Mixing Big Picture Thinking with Getting Stuff Done
A great tech leader has to be good at high level strategic thinking in balance with pragmatism and getting things done. Tech leaders are measured on impact and results, it is important to keep a balance, but above all to stay pragmatic – good tech leaders are high-agency, they set a direction and get to work on getting things done.
Focusing on Communication and People Skills
Besides being great at tech, leaders need great communication and people skills. It’s not just about understanding the tech; it’s also about explaining it in a way that non-technical people will understand. Plus, you have got to be good at building relationships and inspiring your coworkers and clients to achieve success – it is a number one priority.
Sales in Tech Leadership
Sales skills are very important for a tech leader, for both promoting ideas and concepts to clients and to internal teams. Most good tech professionals do their jobs well, but at the same time, they know there are tools or processes that can be implemented to make their jobs easier and benefit the company or customer. However, many of them never get an opportunity to implement those systems, processes or technologies because they don’t know how to sell their vision effectively.
Every leader needs the ability to listen and consider people’s opinions as they make decisions. A skilled tech professional may be used to being an expert, but if they want to transition to become a powerful leader, they must master active listening.

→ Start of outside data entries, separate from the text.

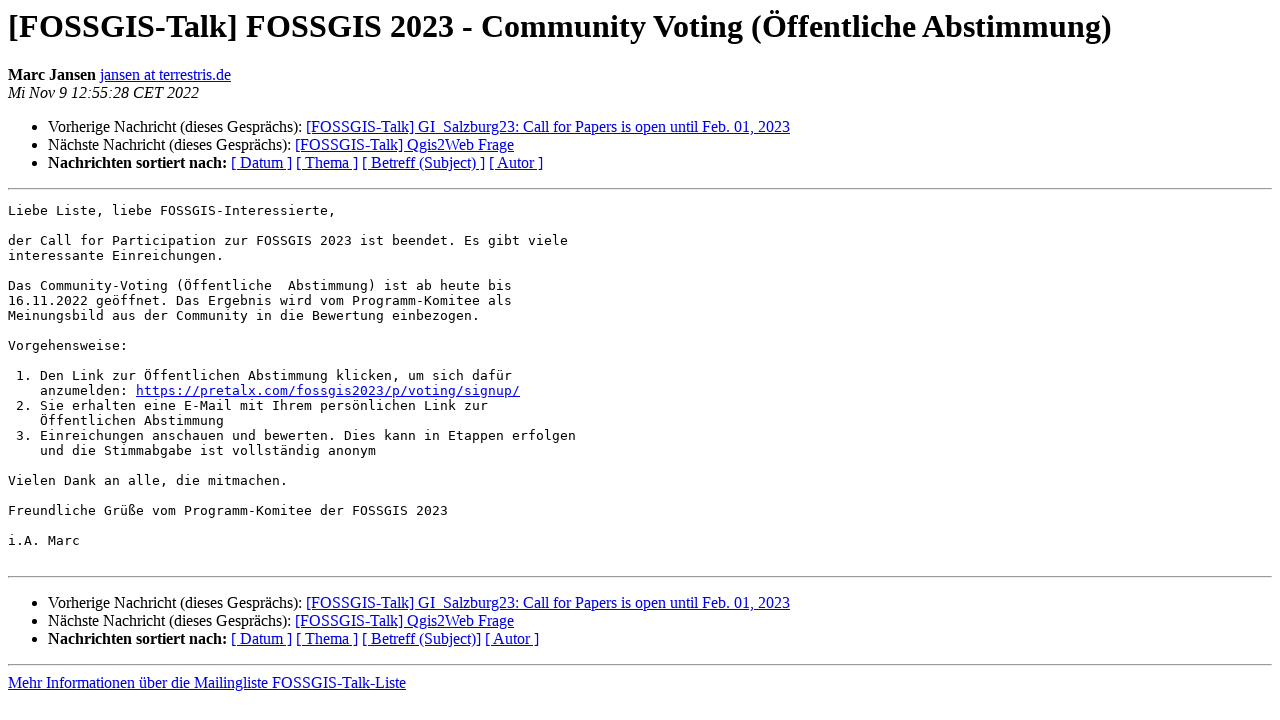

--- FILE ---
content_type: text/html
request_url: https://lists.fossgis.de/pipermail/fossgis-talk-liste/2022-November/012275.html
body_size: 1472
content:
<!DOCTYPE HTML PUBLIC "-//W3C//DTD HTML 4.01 Transitional//EN">
<HTML>
 <HEAD>
   <TITLE> [FOSSGIS-Talk] FOSSGIS 2023 - Community Voting (Öffentliche Abstimmung)
   </TITLE>
   <LINK REL="Index" HREF="index.html" >
   <LINK REL="made"  HREF="mailto:fossgis-talk-liste%40fossgis.de?Subject=Re%3A%20%5BFOSSGIS-Talk%5D%20%3D%3Futf-8%3Fq%3FFOSSGIS_2023_-_Community_Voting_%3D28%3F%3D%0A%20%3D%3Futf-8%3Fq%3F%3DC3%3D96ffentliche_Abstimmung%3D29%3F%3D&In-Reply-To=%3Cc284813e-bb20-6128-0ff9-4226ff9f01a6%40terrestris.de%3E">
   <META NAME="robots" CONTENT="index,nofollow">
   <style type="text/css">
       pre {
           white-space: pre-wrap;       /* css-2.1, curent FF, Opera, Safari */
           }
   </style>
   <META http-equiv="Content-Type" content="text/html; charset=iso-8859-1">
   <LINK REL="Previous"  HREF="012274.html">
   <LINK REL="Next"  HREF="012276.html">
 </HEAD>
 <BODY BGCOLOR="#ffffff">
   <H1>[FOSSGIS-Talk] FOSSGIS 2023 - Community Voting (Öffentliche Abstimmung)</H1>
    <B>Marc Jansen</B> 
    <A
    HREF="mailto:fossgis-talk-liste%40fossgis.de?Subject=Re%3A%20%5BFOSSGIS-Talk%5D%20%3D%3Futf-8%3Fq%3FFOSSGIS_2023_-_Community_Voting_%3D28%3F%3D%0A%20%3D%3Futf-8%3Fq%3F%3DC3%3D96ffentliche_Abstimmung%3D29%3F%3D&In-Reply-To=%3Cc284813e-bb20-6128-0ff9-4226ff9f01a6%40terrestris.de%3E"
           TITLE="[FOSSGIS-Talk] FOSSGIS 2023 - Community Voting (Öffentliche Abstimmung)">jansen at terrestris.de
                  </A><BR>
    <I>Mi Nov  9 12:55:28 CET 2022</I>
    <P><UL>
        <LI>Vorherige Nachricht (dieses Gesprächs): <A HREF="012274.html">[FOSSGIS-Talk] GI_Salzburg23: Call for Papers is open until Feb. 01, 2023
</A></li>
        <LI>Nächste Nachricht (dieses Gesprächs): <A HREF="012276.html">[FOSSGIS-Talk] Qgis2Web Frage
</A></li>
         <LI> <B>Nachrichten sortiert nach:</B> 
              <a href="date.html#12275">[ Datum ]</a>
              <a href="thread.html#12275">[ Thema ]</a>
              <a href="subject.html#12275">[ Betreff (Subject) ]</a>
              <a href="author.html#12275">[ Autor ]</a>
         </LI>
       </UL>
    <HR>
<!--beginarticle-->
<PRE>Liebe Liste, liebe FOSSGIS-Interessierte,

der Call for Participation zur FOSSGIS 2023 ist beendet. Es gibt viele 
interessante Einreichungen.

Das Community-Voting (Öffentliche  Abstimmung) ist ab heute bis 
16.11.2022 geöffnet. Das Ergebnis wird vom Programm-Komitee als 
Meinungsbild aus der Community in die Bewertung einbezogen.

Vorgehensweise:

 1. Den Link zur Öffentlichen Abstimmung klicken, um sich dafür
    anzumelden: <A HREF="https://pretalx.com/fossgis2023/p/voting/signup/">https://pretalx.com/fossgis2023/p/voting/signup/</A>
 2. Sie erhalten eine E-Mail mit Ihrem persönlichen Link zur
    Öffentlichen Abstimmung
 3. Einreichungen anschauen und bewerten. Dies kann in Etappen erfolgen
    und die Stimmabgabe ist vollständig anonym

Vielen Dank an alle, die mitmachen.

Freundliche Grüße vom Programm-Komitee der FOSSGIS 2023

i.A. Marc

</PRE>


<!--endarticle-->
    <HR>
    <P><UL>
        <!--threads-->
	<LI>Vorherige Nachricht (dieses Gesprächs): <A HREF="012274.html">[FOSSGIS-Talk] GI_Salzburg23: Call for Papers is open until Feb. 01, 2023
</A></li>
	<LI>Nächste Nachricht (dieses Gesprächs): <A HREF="012276.html">[FOSSGIS-Talk] Qgis2Web Frage
</A></li>
         <LI> <B>Nachrichten sortiert nach:</B>
              <a href="date.html#12275">[ Datum ]</a>
              <a href="thread.html#12275">[ Thema ]</a>
              <a href="subject.html#12275">[ Betreff (Subject)]</a>
              <a href="author.html#12275">[ Autor ]</a>
         </LI>
       </UL>
<hr>
<a href="https://lists.fossgis.de/mailman/listinfo/fossgis-talk-liste">Mehr Informationen &uuml;ber die Mailingliste FOSSGIS-Talk-Liste</a><br>
</body></html>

Technology projects are typically team-driven by members with different skill sets. To grow as a tech leader, learn more about people-management skills, which are essential if you’re going to handle medium to large teams with diverse skill sets. It’s not necessary to be a great project manager, but you do need the skills to understand the EQ side of the people who are part of your team.
Keeping in The Code
Tech leaders must be in the code writing software with their teams on a daily basis to remain relevant and to be effective as a leader. Recent technology news has highlighted the problems that happen when tech leaders lose their acumen and ability. Whether it is fixing bugs, implementing new features, or identifying core issues, tech leaders need to be brilliant engineers and working within their teams first and foremost.
Delegation And Coaching
You will have seen many talented tech professionals struggle in their transition from star performer to leader. The best ones are the people who know how to delegate, coach and give their team members the freedom to make mistakes. We believe one of the best leadership skills is the ability to bring out the best in everyone around you.
Tech professionals need to have business acumen if they wish to move into leadership positions. They must see their work from the perspective of their clients and their internal stakeholders and sharpen their communication skills so that they’re capable of translating technology into the language of business.

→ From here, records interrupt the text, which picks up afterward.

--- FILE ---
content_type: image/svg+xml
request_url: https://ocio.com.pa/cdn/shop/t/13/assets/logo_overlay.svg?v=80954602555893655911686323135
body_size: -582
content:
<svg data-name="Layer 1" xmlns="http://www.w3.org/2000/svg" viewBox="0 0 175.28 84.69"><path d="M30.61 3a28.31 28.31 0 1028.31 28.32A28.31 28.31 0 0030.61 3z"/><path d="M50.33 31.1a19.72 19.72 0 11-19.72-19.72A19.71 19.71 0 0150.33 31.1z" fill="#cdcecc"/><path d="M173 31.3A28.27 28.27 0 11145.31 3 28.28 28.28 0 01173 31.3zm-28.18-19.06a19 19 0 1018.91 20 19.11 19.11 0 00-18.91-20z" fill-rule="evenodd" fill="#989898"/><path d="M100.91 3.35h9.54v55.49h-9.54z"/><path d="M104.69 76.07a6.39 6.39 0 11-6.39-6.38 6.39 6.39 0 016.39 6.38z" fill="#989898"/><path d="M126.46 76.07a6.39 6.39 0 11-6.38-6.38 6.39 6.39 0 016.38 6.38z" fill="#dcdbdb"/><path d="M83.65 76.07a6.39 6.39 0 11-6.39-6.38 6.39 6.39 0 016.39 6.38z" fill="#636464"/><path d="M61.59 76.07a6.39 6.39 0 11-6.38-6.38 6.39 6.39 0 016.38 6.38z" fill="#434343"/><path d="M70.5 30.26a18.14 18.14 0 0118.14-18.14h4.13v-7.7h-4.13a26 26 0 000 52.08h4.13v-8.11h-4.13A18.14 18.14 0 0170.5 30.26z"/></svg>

Empathy – for both customers and team members – is a key skill for a technology professional who wants to become a leader. Empathy for customers ensures that the technology solutions you create are spot-on and that the advice that you give to customers is well received and accurate. And understanding the aspirations, difficulties and preferences of your team members and customers goes a long way toward collectively achieving the best outcomes.

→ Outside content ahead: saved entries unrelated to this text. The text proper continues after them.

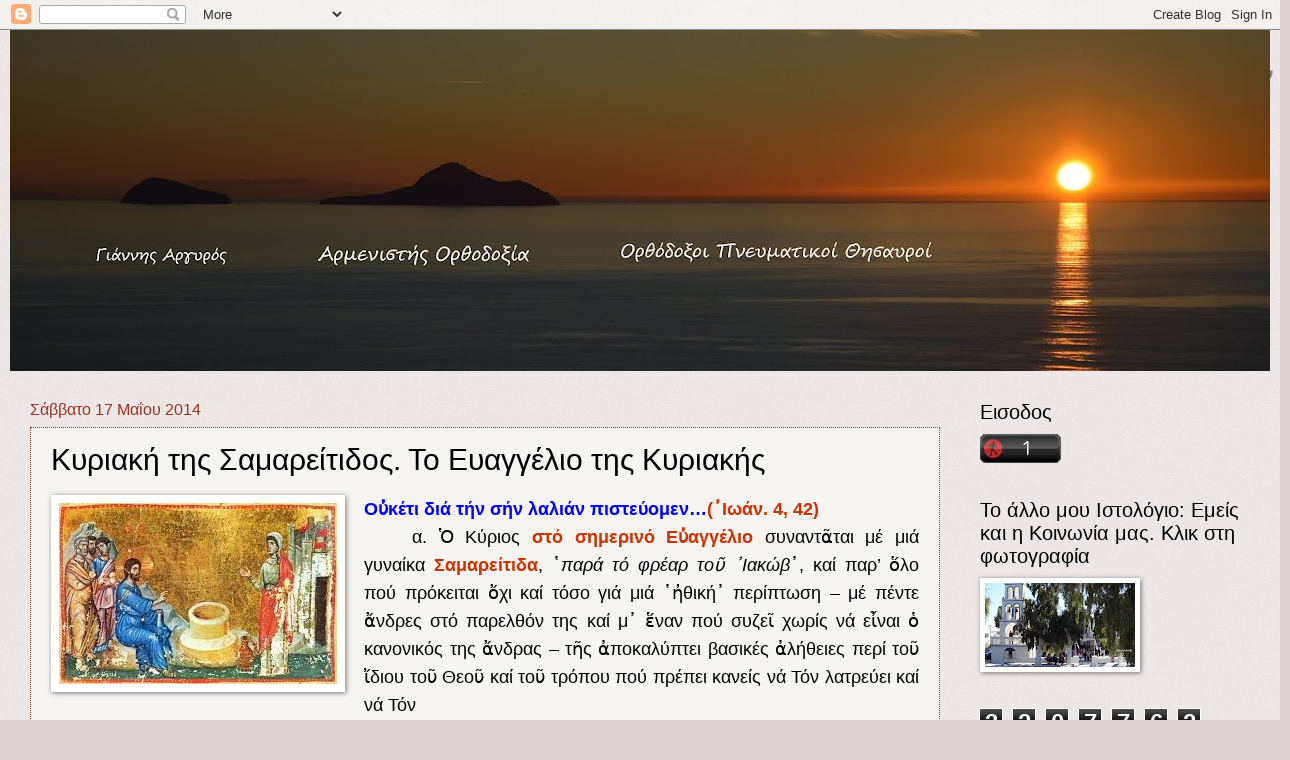

--- FILE ---
content_type: text/html; charset=UTF-8
request_url: https://armenisths.blogspot.com/b/stats?style=BLACK_TRANSPARENT&timeRange=ALL_TIME&token=APq4FmDHIWQl3RCUho74kbbznNi-G0GwpROOE0bFNMrRSfKJFznyLGHIMxMjQ_DmntbesJl_qNtf0kPZhkycWNkLiwLo_UPcSw
body_size: -95
content:
{"total":3207762,"sparklineOptions":{"backgroundColor":{"fillOpacity":0.1,"fill":"#000000"},"series":[{"areaOpacity":0.3,"color":"#202020"}]},"sparklineData":[[0,9],[1,11],[2,42],[3,22],[4,6],[5,3],[6,3],[7,4],[8,3],[9,3],[10,4],[11,13],[12,6],[13,14],[14,21],[15,19],[16,5],[17,10],[18,100],[19,50],[20,39],[21,29],[22,11],[23,8],[24,11],[25,9],[26,14],[27,11],[28,6],[29,15]],"nextTickMs":300000}

--- FILE ---
content_type: application/javascript
request_url: https://t.dtscout.com/pv/?_a=v&_h=armenisths.blogspot.com&_ss=3xitobhmhj&_pv=1&_ls=0&_u1=1&_u3=1&_cc=us&_pl=d&_cbid=6tis&_cb=_dtspv.c
body_size: -281
content:
try{_dtspv.c({"b":"chrome@131"},'6tis');}catch(e){}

For technology professionals who want to succeed in leadership positions, the capacity to build and lead a high-performing team is a crucial competency. It not only requires a ‘roll up your sleeves’ attitude, but also excellent leadership abilities and empathy. You must have the ability to foster an environment that values technical excellence, diversity, equity and inclusion in the workplace – a culture of trust, respect and open communication, focused on learning, innovation, and delivering results as a team.
An Obsession With Impact
A tech leader needs the ability to constantly ask the question, “So what?” And they need to ask it until they get to a point where the question doesn’t make sense. Doing so will help a tech leader to be impact-obsessed and to focus on doing the right things, rather than doing things right. It is easy to get lost in fancy technology, but often, the solution to a complex problem lies in leveraging simple technology that’s focused on the user experience.
Trust In Your Team Members
Tech leaders must have the ability to let go and trust what their teams are doing. When working in a technical position, we can be confident in our skills and sharpen them to the point where we are experts. Yet, in a leadership position, you have others who might do tasks differently. Trusting employees and not micromanaging can be hard and is a skill that takes practice to get right.
Commitment To Accessibility And Inclusion
Accessibility and inclusion go a long way toward setting leaders apart from their peers. Beyond meeting legal requirements, they motivate teams who associate positive values with such an agenda. At the same time, as a leader, you minimise legal and reputational risk, protect the organisation’s reputation, inspire innovation, improve the user experience and fulfil social responsibilities.